Observation data Epoch J2000 Equinox ICRS
- Constellation: Ara
- Right ascension: 17^{h} 11^{m} 15.72205^{s}
- Declination: −56° 40′ 50.8712″
- Apparent magnitude (V): 7.25

Characteristics
- Evolutionary stage: subgiant
- Spectral type: G5IV-V
- B−V color index: 0.699±0.001
- Variable type: Constant

Astrometry
- Radial velocity (R_{v}): +28.10±0.12 km/s
- Proper motion (μ): RA: +87.442 mas/yr Dec.: −55.861 mas/yr
- Parallax (π): 15.8176±0.0197 mas
- Distance: 206.2 ± 0.3 ly (63.22 ± 0.08 pc)
- Absolute magnitude (M_{V}): 3.07

Details
- Mass: 1.718+0.03 −0.022 M_{☉}
- Radius: 2.1±0.1 R_{☉}
- Luminosity: 4.4±0.3 L_{☉}
- Surface gravity (log g): 3.83±0.03 cgs
- Temperature: 5,740±46 K
- Metallicity [Fe/H]: −0.26±0.01 dex
- Rotational velocity (v sin i): 1.44±0.50 km/s
- Age: 5.8±0.5 Gyr
- Other designations: CD−56°6717, CPD−56°8059, GC 23146, HD 154857, HIP 84069, SAO 244491, PPM 345752, TYC 8735-1682-1, GSC 08735-01682

Database references
- SIMBAD: data

= HD 154857 =

Star in the constellation of Ara

HD 154857 is a star with two exoplanetary companions in the southern constellation of Ara.

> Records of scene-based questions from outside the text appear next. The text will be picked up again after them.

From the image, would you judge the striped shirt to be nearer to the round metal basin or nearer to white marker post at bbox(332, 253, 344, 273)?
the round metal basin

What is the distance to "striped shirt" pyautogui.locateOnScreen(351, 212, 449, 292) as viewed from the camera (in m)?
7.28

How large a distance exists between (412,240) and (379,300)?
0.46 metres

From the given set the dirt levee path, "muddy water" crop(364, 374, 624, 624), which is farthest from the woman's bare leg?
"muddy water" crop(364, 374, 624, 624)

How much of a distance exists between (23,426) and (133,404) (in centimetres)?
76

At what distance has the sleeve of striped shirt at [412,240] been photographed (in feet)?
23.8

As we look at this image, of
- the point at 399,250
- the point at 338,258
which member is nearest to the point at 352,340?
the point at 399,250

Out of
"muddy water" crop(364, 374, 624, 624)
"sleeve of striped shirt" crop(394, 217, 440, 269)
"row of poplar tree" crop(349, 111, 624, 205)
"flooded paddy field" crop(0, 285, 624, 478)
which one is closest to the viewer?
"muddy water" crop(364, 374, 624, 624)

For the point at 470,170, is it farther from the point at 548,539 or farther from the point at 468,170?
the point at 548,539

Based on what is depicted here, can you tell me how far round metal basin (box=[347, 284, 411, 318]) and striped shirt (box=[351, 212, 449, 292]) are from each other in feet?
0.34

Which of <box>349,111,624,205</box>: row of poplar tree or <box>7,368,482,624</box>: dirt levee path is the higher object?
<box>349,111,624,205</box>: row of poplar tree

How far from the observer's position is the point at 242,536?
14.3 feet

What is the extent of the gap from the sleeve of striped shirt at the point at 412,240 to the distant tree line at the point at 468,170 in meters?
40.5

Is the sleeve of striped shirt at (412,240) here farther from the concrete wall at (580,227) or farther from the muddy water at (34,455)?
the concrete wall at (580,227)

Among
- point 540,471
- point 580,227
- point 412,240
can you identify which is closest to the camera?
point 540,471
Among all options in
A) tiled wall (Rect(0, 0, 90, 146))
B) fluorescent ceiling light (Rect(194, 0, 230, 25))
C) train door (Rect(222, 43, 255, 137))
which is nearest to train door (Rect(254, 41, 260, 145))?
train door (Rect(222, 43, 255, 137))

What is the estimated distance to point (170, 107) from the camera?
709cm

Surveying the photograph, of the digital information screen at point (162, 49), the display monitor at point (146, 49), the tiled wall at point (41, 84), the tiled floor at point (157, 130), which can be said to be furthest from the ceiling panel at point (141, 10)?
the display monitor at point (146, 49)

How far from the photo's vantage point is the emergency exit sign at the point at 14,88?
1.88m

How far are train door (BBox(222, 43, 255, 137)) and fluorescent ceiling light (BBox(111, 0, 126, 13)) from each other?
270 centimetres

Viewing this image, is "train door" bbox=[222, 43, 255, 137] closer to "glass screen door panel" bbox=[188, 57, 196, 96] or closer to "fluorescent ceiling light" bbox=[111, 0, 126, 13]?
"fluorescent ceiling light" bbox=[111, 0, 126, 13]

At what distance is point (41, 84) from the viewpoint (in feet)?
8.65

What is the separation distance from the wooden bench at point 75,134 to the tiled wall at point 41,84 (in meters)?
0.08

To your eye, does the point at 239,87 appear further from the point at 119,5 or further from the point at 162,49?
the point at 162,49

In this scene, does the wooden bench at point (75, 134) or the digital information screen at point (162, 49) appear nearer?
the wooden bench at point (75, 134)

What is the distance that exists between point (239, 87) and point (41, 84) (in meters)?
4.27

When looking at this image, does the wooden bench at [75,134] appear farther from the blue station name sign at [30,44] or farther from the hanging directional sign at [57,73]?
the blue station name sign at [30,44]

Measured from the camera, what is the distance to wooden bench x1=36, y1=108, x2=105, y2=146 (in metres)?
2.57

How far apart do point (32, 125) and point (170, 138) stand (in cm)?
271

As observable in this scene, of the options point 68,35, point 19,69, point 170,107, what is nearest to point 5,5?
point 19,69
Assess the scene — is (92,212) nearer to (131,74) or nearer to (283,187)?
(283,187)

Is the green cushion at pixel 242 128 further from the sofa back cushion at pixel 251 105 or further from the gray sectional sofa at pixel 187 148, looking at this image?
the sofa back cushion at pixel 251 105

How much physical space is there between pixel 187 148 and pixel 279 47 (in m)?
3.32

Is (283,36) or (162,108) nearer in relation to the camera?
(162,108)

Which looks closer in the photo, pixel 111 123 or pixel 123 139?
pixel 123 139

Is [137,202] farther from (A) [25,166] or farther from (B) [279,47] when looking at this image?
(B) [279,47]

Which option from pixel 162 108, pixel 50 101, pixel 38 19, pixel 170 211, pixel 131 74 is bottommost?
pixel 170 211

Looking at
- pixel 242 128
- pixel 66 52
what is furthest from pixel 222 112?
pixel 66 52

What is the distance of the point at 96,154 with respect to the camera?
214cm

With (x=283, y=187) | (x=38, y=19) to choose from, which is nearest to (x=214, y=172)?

It is too dim to be visible with the naked eye having an apparent visual magnitude of 7.25. The star is located at a distance of 206 light years from the Sun based on parallax measurements, and is drifting further away with a radial velocity of +28 km/s.

This is a G-type star with a stellar classification of G5IV-V. The absolute magnitude of this star is two magnitudes above the main sequence, which suggests that the star is evolving toward the subgiant stage. It is a metal-poor thin disk star approximately six billion years old and is chromopherically quiet although not in a Maunder Minimum state. The star is larger, more massive, and more luminous than the Sun. It is spinning with a projected rotational velocity of 1.4 km/s.

==Planetary system==

The discovery of one confirmed and one unconfirmed Jovian exoplanet was reported in 2004 and 2007 respectively. The first planet HD 154857 b has mass >1.8 times that of Jupiter. It orbits the star 20% further than Earth-Sun distance, taking 409 days with 47% eccentricity. The additional object (HD 154857 c) was confirmed as a planetary companion in January 2014.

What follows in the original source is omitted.